Cadonilimab combined with taxane and cisplatin as the first-line treatment of advanced esophageal squamous cell carcinoma: an open-label, multicenter phase II trial
Wang Qu, Jing Gao, Bo Zhang, Mudan Yang, Ying Wang, Yun Liu, Yijia Guo, Siying Guo, Jing Huang
Abstract
BACKGROUND: Cadonilimab, a bispecific antibody simultaneously targeting programmed cell death 1 (PD-1) and cytotoxic T lymphocyte antigen 4, may further boost antitumor activity compared with PD-1 or programmed cell death ligand 1 (PD-L1) inhibitors. Here, we evaluated the safety and efficacy of cadonilimab combined with chemotherapy as the first-line treatment in advanced esophageal squamous cell carcinoma (ESCC). METHODS: Treatment-naïve patients with unresectable locally advanced or metastatic ESCC were eligible.

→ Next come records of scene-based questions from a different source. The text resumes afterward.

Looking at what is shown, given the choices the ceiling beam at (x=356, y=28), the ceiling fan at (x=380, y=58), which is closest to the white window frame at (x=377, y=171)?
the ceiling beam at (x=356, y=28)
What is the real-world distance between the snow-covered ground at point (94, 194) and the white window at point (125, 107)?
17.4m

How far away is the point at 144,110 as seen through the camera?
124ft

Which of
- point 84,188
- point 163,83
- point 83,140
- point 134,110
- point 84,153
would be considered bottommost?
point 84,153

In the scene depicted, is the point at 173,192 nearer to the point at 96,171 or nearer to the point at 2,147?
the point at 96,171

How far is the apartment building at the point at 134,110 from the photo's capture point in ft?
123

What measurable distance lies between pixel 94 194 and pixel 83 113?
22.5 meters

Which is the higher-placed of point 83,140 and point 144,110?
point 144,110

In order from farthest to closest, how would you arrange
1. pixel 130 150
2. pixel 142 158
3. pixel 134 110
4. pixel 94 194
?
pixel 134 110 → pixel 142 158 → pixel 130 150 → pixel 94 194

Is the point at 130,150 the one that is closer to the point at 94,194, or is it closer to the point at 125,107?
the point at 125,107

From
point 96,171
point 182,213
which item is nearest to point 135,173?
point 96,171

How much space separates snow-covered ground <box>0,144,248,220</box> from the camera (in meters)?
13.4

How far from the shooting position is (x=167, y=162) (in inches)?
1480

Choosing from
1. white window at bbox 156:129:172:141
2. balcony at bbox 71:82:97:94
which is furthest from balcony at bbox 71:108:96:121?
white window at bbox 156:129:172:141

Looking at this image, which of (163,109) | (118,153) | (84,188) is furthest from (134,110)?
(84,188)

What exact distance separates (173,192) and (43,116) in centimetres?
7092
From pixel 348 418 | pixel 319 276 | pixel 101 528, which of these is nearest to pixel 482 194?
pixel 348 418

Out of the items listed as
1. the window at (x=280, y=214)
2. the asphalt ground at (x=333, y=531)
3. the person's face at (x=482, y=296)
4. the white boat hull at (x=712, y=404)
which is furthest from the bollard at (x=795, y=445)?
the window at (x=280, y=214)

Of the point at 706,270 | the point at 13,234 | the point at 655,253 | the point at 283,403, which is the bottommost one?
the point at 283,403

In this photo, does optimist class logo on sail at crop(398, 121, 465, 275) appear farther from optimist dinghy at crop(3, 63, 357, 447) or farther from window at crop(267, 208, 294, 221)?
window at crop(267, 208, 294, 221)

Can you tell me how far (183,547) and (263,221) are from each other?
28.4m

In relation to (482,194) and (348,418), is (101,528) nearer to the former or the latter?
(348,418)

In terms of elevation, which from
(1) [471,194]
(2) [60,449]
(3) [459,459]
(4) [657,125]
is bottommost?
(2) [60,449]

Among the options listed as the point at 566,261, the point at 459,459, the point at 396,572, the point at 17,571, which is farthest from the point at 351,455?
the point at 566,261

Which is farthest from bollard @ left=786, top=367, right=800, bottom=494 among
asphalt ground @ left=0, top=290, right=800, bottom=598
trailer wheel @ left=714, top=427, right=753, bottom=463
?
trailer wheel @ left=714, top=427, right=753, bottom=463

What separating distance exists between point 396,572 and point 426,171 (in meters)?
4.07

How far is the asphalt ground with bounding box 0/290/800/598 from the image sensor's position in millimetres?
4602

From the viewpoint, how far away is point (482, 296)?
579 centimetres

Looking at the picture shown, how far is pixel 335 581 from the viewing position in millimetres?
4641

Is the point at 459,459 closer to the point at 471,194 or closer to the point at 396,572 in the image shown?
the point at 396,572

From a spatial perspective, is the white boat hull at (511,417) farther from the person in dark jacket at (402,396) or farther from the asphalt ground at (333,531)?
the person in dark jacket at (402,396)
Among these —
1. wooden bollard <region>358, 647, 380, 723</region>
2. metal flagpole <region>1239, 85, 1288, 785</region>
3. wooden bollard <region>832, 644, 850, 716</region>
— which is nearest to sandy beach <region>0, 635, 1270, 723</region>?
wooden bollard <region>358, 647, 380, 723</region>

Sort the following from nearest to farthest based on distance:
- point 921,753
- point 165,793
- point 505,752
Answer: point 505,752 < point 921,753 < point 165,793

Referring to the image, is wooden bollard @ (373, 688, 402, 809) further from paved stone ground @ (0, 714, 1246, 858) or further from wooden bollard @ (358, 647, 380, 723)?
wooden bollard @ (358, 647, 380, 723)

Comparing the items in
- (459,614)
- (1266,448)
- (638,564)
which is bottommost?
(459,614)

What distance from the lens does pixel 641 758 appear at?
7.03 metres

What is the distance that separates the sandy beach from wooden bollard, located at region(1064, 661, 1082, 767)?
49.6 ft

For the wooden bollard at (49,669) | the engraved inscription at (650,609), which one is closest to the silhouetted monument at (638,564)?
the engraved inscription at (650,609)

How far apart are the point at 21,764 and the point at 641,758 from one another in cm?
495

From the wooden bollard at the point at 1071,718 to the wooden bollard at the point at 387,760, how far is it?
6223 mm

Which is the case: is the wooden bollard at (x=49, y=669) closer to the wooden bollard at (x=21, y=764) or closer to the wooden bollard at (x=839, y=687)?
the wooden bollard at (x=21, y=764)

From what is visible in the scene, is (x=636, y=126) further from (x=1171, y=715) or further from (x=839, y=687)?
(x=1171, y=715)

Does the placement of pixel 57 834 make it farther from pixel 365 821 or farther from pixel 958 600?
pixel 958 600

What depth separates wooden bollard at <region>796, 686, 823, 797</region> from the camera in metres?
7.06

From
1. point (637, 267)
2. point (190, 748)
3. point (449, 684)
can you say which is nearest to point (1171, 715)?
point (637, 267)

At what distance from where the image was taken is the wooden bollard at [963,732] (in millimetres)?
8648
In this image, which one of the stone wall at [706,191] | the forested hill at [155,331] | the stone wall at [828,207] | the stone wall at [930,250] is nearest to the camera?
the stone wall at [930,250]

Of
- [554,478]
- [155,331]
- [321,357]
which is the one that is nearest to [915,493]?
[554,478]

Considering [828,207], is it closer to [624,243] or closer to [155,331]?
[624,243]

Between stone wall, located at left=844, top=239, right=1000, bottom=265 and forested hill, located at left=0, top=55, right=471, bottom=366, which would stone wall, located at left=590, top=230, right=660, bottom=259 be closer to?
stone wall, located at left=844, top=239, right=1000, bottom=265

Cadonilimab combined with paclitaxel or nab-paclitaxel and cisplatin was administrated for up to six cycles, then cadonilimab monotherapy continued as maintenance until progressive disease or unacceptable toxicity, with a maximum of 24 months. The primary endpoint was objective response rate (ORR). Secondary endpoints were progression-free survival (PFS), overall survival (OS), disease control rate (DCR) and safety. Plasma cell-free DNA samples were collected before and after treatment and prepared for DNA methylation level sequencing. RESULTS: As of September 27, 2024, 43 patients were enrolled with a median age of 61 years (range 44-75), 39.5% had PD-L1 combined positive score ≥10 and 95.3% had distant metastases. The ORR was 81.4% (95% CI 66.6% to 91.6%) and DCR was 97.7% (95% CI 86.2% to 99.9%). The median PFS was 7.10 months (95% CI 5.68 to 8.48) while OS remained immature. The mean pretreatment cytosine-phosphate-guanine (CpG) site methylation levels of APBA2, EPAS1, TRIM58, ITPKA and LINC00554 were significantly higher in responders than those in non-responders. Grade 3-4 treatment-related adverse events were reported in 53.5% (23/43) patients. CONCLUSIONS: Cadonilimab combined with taxane and cisplatin as first-line treatment revealed encouraging antitumor activity and manageable safety in patients with advanced ESCC. DNA methylation level might be a potential biomarker for guiding patient outcomes. TRIAL REGISTRATION NUMBER: NCT05522894.